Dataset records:
------------------------------------
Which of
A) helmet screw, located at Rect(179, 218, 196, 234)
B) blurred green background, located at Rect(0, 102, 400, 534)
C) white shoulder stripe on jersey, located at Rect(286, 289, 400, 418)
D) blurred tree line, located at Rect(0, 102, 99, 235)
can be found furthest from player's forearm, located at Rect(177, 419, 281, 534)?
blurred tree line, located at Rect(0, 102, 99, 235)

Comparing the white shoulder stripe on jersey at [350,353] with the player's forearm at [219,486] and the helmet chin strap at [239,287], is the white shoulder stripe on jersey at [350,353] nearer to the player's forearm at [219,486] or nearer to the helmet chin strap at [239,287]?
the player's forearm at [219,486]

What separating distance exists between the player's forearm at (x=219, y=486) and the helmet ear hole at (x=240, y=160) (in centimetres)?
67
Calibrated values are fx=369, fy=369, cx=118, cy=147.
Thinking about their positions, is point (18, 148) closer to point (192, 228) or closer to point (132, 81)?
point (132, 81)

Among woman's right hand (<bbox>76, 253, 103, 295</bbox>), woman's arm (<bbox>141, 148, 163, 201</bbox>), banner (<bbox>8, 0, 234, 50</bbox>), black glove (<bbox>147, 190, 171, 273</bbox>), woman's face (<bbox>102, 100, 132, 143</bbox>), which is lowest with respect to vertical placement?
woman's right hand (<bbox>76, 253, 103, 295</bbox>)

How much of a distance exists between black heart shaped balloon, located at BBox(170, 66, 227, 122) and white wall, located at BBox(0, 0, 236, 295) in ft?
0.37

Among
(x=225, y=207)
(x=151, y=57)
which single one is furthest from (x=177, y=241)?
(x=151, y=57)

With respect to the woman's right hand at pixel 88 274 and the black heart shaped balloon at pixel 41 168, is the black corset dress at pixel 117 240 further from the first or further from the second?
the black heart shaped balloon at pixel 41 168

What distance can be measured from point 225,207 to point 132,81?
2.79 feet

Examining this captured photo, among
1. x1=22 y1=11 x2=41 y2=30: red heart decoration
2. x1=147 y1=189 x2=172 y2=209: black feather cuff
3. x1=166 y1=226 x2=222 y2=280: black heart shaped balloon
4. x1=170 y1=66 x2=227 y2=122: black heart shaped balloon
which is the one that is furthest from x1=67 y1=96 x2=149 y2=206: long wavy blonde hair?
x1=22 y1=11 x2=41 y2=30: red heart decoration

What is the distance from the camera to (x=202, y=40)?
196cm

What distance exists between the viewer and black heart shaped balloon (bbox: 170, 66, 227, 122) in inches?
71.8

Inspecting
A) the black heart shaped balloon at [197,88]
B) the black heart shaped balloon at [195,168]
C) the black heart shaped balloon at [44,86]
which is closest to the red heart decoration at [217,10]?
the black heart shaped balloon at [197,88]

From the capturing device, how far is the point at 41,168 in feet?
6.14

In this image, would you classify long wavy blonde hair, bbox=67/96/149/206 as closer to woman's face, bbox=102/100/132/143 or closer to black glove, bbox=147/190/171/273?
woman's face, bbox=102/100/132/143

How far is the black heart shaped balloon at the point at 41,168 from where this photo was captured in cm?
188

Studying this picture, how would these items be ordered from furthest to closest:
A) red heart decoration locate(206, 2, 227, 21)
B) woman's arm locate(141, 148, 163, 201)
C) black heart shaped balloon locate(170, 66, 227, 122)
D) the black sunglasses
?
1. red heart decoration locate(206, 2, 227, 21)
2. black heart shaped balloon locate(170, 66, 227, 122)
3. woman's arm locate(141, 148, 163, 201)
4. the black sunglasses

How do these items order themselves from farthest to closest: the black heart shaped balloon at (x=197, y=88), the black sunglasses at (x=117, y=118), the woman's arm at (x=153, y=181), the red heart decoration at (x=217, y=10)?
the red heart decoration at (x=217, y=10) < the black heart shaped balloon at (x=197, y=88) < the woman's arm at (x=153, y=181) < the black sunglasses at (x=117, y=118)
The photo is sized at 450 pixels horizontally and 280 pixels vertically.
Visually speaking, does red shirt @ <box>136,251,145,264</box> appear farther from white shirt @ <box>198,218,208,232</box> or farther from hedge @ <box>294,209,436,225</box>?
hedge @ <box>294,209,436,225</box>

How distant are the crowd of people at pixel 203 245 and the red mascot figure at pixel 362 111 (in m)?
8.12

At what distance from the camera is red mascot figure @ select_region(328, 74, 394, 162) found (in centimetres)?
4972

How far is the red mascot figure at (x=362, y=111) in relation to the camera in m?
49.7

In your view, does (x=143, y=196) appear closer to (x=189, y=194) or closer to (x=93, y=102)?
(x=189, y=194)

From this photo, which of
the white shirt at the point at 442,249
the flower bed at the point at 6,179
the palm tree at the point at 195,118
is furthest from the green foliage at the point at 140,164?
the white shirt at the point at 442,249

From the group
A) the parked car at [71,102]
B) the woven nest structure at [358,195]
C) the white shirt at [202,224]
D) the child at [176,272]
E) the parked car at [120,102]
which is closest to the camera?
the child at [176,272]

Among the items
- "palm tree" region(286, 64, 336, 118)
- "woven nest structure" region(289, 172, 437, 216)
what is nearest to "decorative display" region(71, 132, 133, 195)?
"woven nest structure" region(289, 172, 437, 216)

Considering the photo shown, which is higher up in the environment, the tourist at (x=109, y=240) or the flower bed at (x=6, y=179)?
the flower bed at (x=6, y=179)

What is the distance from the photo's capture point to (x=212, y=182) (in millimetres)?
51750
------------------------------------
#### SHORT PROBLEM:
Output the lines from the line containing "From the group" to the end, both included; add nothing.

#### ANSWER IN FULL:
From the group
A) the parked car at [71,102]
B) the woven nest structure at [358,195]
C) the white shirt at [202,224]
D) the child at [176,272]
E) the parked car at [120,102]
which is closest to the camera?
the child at [176,272]

Among the items
- "palm tree" region(286, 64, 336, 118)
- "woven nest structure" region(289, 172, 437, 216)
what is nearest to "decorative display" region(71, 132, 133, 195)?
"woven nest structure" region(289, 172, 437, 216)

Considering the photo shown, which is higher up in the environment, the tourist at (x=109, y=240) or the flower bed at (x=6, y=179)?
the flower bed at (x=6, y=179)

What is the distance from the photo's capture point to (x=212, y=182) (in millimetres)?
51750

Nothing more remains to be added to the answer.